Stando ai dati sui femminicidi diffusi dal Ministero dell’Interno, dall’inizio del 2022, sarebbero 84 le donne rimaste uccise barbaramente per mano dei propri congiunti, mariti, compagni o ex. Un fenomeno quello della violenza di genere, a maggior incidenza femminile, oramai divenuto cronico e con una vergognosa parabola ascendente che rischia di produrre a breve, numeri ancora più sconvolgenti in termini di morti

Sebbene il Senato, nelle scorse ore, abbia approvato all’unanimità la costituzione di una commissione bicamerale  di inchiesta su femminicidi e altre forme di violenza di genere, e si attenda solo il via libera della Camera per dare attuazione al provvedimento, gli strumenti per contrastare il dramma che si consuma per tantissime donne e i loro affetti prossimi, appaiono ancora molto distanti dal raggiungimento di risultati efficaci e duraturi. In primis, riguardo alle soluzioni preventive ed alternative per allontanare la vittima designata, e spesse volte i suoi figli, dai tentacoli assassini di chi un tempo aveva condiviso sogni, progetti: vita.

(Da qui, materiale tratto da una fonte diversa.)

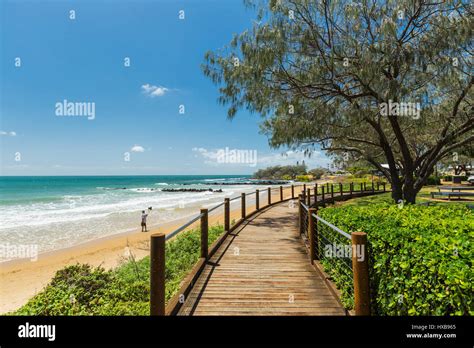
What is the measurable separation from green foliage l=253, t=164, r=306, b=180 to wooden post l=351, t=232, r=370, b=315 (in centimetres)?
11300

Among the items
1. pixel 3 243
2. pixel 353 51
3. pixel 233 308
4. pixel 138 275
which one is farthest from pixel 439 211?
pixel 3 243

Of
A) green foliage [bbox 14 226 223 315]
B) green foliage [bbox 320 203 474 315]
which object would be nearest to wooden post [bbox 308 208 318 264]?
green foliage [bbox 320 203 474 315]

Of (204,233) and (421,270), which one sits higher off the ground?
(421,270)

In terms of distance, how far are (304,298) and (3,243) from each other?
16633mm

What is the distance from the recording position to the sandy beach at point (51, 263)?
7.53 metres

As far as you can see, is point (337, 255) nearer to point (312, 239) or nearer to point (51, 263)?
point (312, 239)

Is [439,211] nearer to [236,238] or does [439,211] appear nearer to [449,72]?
[236,238]

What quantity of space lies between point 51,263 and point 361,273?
1202 centimetres

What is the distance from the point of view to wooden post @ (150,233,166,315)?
3186 mm

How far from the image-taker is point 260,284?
4496mm

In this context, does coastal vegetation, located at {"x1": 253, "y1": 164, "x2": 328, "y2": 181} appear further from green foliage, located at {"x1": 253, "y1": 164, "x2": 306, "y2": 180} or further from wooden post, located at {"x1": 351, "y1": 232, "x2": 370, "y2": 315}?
wooden post, located at {"x1": 351, "y1": 232, "x2": 370, "y2": 315}

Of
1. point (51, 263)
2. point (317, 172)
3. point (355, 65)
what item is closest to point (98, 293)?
point (51, 263)
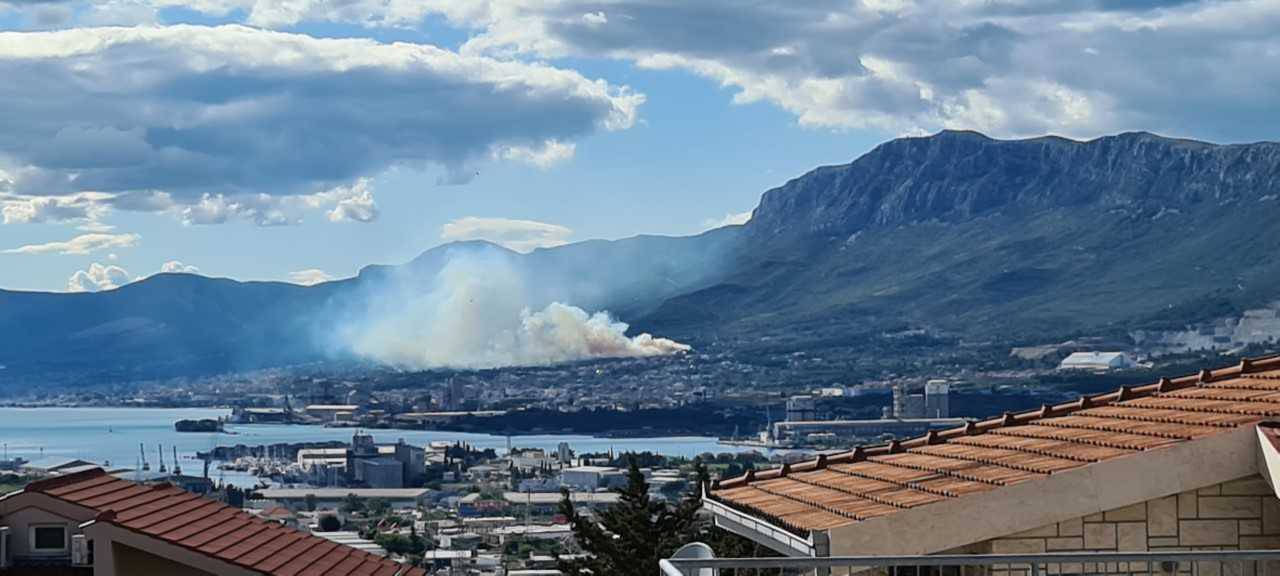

Una piaga sanguinante che affligge la nostra società, avvelenandola, rimarcando le orme di un pregiudizio (che in realtà ne contempla miliardi) granitico, che mercanteggia sulla dignità ed i diritti delle donne, di determinare la propria vita, essendo libere di rivedere scelte riguardanti anche le relazioni, ufficiali e non, indossando i costumi che le facciano sentire più comode, intonate ai colori della propria anima. Libere di tagliare con un passato affilato come una lama che strappa senza anestesia, lembi di pelle già livida di disprezzo, umiliazione, angoscia, terrore, vergogna e senso di colpa. Retaggi di una cultura retriva e malata, alimentata da tante, troppe persone, non solo da uomini incancreniti dalle zavorre del possesso, abbrutiti da un’ossessione maleodorante, da una terribile morte spirituale, spacciata per “gelosia”.

Quante donne sono state uccise tra le mura amiche, e quante ancora lo saranno. In un modo beffardo, sottile o deflagrante. Perché non si viene uccise solo una volta, ma si può essere condannate anche ad una lenta e mostruosa agonia, basata su violenze che cancellano a poco a poco, ogni cellula del proprio corpo, doppiamente straziato dall’anima che non riesce a volare via, ma rimane inchiodata ad un martirio che avvolge il nome “Donna”.

E quanti figli, chiamati orfani “speciali”, hanno pianto e continuano a piangere le loro madri a luci spente?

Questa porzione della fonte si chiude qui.